Unter Watte oder Schaumstoff sammeln sich Blasen von Falschgasen und CO2 und strömungsfreie Zonen. Im harmlosen Fall rutschen die Gase in einer großen Blase durch die Filterpumpe und machen dabei ein lautes Geräusch. Im schlimmsten Fall soll der Filter trockengelegt und die Pumpe zerstört werden.
Einen konkreten Bericht gibt es darüber, dass der Filter bei Hefegärung ins „Stottern“ geriet und schließlich gar kein Wasser mehr pumpte. Die Filterfüllung in diesem Fall ist unbekannt.
Nach einem weiteren Bericht verringerte sich die Filterwirkung durch Blasen im Filter und im Aquarum erhöhte sich der Nitrat im Aquariumund der Sauerstoffgehalt verringerte sich.

Andererseits gibt es Berichte, nach denen die Einleitung in vollständig mit Watte oder Schaumstoff gefüllte Filter problemlos funktioniert.

Wenn der Filter mit Röhrchen, Biobällen oder Filterkies gefüllt ist, sollten sich keine großen Blasen bilden. Eine funktionierende Filterfüllung besteht z. B. aus 50 % Keramikröhrchen, 25 % grobem Filterschaum und 25 % feiner Watte.

Wenn der Filter abgestellt wird, muss auch die CO2-Zufuhr abgestellt werden. Sonst entstehen natürlich Gasblasen.

Eine gewisse Geräuschentwicklung muss bei dieser Methode unter Umständen in Kauf genommen werden, weil auch kleine CO2-Blasen im Filter und in der Pumpe Geräusche verursachen können.

Risiken und Geräusche werden vermieden, wenn das CO2 in den Filterablauf eingeleitet wird. Allerdings ist die Auflösung nicht so effektiv. Als Vorteil bleibt der relativ lange Weg, auf dem die CO2-Blasen mit dem Wasser in Kontakt stehen.

Hilfe, wenn die Filterströmung gering ist

Bei langsam laufenden Außenfiltern, die unter dem Aquarium stehen, kann es vorkommen, dass die Strömung nicht ausreicht, um das CO2 bis in das Aquarium zu bringen. CO2 sammelt sich dann im Filterabfluss in Höhe der oberen Aquarienkante.
Ein ähnlicher Effekt kann entstehen, wenn das CO2 schon im Aquarium in das Ansaugrohr geleitet wird. Sind die Blasen zu groß, reißt das Wasser das CO2 nicht stark genug bis in den unten stehenden Filter mit. Das CO2 sammelt sich dann im Rohrbogen des Filterzulaufs an der Aquarienkante.

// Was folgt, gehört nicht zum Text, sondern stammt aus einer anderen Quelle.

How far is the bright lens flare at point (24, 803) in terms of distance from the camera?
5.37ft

Eine Lösung ist, das CO2 in feinen Blasen in den Ansaugkorb des Filters einzulassen. Dazu wird ein 6/4 mm Luftschlauch in eine selbst gemachte enge Bohrung von unten axial in den Ansaugkorb eingeführt. Der Schlauch wird am Ende verschweißt, verklebt etc. Die letzten 4 cm, die im Ansaugkorb sind, werden sehr fein und gleichmäßig perforiert. Es können z. B. mit der Zirkelnadel mit Zentrierspitze ca. 100 Löcher gestochen werden. Wichtig ist, dass der Schlauch weit in das Ansaugrohr hineinragt.
Der verbleibende Querschnitt des Filterzulaufs, also der Querschnitt des Ansaugrohrs abzüglich des Luftschlauchs, ist immer noch groß genug für einen starken Filterstrom.

Die entstehenden Bläschen werden beim Austreten durch die recht hohe Fließgeschwindigkeit und den herrschenden Unterdruck zum großen Teil gelöst. Die sehr feinen Restblasen wollen gegen die Abwärtsströmung hoch treiben und bleiben deshalb sehr lange im Filterzulauf. Kaum noch sichtbar kommen sie im Filter an, wo die Filterfüllung und das Flügelrad der Pumpe den Rest auflösen.

Keine Gefahr für Filterbakterien

Aufgrund der geringen Menge CO2 sind Störungen oder Schäden an den Bakterienkulturen im Filter nicht zu befürchten.

Für die CO2-Einleitung geeignete Ausströmer

Normale Ausströmersteine aus Keramik sind als Reaktoren für CO2 nicht geeignet. Sie erzeugen große Blasen und die Luft bzw. das Gas muss mit recht hohem Druck durchgepresst werden.

Geeignete Ausströmer sind Lindenholzausströmer. Sie erzeugen relativ kleine und feine Blasen. Lindenholzausströmer müssen ungefähr einmal im Jahr erneuert werden.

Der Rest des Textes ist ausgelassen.